___ Records provided

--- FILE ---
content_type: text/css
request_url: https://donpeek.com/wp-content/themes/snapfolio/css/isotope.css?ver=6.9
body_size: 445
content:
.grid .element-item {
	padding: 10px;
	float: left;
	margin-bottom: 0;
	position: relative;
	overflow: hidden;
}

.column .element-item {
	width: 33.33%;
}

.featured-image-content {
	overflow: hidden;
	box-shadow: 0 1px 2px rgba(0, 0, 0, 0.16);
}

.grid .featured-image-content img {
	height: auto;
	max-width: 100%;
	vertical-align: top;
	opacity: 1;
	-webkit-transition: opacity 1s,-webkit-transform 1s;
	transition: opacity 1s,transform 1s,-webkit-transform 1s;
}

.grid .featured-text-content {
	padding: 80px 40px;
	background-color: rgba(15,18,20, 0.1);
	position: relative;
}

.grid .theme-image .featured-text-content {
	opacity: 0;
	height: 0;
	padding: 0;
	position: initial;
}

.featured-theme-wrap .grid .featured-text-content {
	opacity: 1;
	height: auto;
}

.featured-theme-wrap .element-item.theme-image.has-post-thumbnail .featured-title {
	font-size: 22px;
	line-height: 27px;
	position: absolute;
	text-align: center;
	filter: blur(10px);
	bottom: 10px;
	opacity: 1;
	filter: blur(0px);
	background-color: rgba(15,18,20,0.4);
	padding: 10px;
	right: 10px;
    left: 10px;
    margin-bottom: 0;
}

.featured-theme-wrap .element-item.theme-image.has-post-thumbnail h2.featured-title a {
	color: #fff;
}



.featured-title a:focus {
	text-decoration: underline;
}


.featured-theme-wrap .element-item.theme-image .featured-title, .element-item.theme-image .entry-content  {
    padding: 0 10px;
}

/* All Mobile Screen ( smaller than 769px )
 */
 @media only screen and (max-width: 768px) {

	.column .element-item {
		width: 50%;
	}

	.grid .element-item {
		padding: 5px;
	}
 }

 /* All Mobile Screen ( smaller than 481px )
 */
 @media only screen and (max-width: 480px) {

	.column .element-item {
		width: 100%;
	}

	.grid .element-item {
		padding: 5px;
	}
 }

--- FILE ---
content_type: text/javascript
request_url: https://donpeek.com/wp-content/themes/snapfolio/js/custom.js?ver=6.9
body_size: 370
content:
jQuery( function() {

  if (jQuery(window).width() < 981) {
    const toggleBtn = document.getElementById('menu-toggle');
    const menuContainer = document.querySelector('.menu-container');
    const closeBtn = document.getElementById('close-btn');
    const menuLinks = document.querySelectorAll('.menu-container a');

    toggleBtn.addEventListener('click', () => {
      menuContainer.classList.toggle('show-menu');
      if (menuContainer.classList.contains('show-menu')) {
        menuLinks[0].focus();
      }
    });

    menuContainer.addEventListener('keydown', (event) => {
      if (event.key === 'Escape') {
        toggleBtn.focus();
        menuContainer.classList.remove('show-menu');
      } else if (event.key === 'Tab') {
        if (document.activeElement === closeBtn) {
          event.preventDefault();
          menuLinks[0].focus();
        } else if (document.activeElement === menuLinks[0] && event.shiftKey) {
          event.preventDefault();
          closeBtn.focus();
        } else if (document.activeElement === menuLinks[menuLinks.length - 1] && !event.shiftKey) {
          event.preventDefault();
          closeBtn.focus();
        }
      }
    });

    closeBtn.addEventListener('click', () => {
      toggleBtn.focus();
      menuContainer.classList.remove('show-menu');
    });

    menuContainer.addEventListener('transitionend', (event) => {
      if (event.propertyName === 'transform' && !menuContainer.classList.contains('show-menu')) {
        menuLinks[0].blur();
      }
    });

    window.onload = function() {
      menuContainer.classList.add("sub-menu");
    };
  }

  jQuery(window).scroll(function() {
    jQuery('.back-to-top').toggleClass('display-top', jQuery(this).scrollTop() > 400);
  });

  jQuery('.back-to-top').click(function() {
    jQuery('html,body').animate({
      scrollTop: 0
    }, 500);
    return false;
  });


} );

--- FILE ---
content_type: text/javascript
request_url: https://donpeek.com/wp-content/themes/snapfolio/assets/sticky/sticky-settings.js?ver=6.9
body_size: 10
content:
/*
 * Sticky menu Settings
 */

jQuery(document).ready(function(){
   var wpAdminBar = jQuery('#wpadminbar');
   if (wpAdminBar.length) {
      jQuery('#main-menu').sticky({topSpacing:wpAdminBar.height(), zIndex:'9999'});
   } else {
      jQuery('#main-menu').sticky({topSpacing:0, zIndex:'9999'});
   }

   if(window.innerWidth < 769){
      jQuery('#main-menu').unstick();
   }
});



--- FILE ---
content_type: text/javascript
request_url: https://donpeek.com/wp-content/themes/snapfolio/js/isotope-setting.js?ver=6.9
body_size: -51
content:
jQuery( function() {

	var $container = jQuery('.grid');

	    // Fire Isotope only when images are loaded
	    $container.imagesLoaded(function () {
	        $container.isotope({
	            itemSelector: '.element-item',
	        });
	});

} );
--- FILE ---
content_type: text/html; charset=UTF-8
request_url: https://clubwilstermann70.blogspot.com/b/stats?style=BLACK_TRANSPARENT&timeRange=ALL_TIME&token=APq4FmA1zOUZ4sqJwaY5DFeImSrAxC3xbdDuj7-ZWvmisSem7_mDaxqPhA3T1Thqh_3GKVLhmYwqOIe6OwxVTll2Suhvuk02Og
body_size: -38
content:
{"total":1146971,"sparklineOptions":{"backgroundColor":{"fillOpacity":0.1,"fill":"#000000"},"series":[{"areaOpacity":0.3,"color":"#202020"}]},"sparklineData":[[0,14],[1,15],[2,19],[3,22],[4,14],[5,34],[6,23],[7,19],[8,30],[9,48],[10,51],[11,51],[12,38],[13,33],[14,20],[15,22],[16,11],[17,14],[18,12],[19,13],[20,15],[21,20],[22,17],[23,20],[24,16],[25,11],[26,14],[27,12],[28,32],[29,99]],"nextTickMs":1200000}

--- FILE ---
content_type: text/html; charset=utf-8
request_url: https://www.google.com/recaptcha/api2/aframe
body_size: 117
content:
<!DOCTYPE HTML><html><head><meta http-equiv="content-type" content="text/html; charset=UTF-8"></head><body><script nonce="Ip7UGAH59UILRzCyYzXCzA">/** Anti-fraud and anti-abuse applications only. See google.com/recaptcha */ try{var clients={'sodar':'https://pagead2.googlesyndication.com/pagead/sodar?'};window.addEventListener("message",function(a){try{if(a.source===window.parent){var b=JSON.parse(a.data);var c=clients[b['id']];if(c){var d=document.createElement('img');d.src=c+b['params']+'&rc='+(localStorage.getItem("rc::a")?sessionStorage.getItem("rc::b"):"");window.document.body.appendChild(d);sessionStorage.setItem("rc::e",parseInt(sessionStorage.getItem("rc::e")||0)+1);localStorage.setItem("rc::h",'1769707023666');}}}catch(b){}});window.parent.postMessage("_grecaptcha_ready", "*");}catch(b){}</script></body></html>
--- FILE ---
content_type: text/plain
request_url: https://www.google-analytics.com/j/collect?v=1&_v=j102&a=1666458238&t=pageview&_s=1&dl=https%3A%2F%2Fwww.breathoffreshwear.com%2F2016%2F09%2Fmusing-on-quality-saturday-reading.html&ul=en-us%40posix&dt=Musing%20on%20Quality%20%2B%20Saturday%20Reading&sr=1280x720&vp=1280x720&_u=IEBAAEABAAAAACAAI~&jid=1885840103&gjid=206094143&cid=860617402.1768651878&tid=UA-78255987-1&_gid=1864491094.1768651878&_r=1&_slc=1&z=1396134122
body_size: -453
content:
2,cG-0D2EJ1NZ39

______

*Task objective:*
In the entries above, how many lines contain the word "bottom"? Provide the number alone.

*Solution:*
3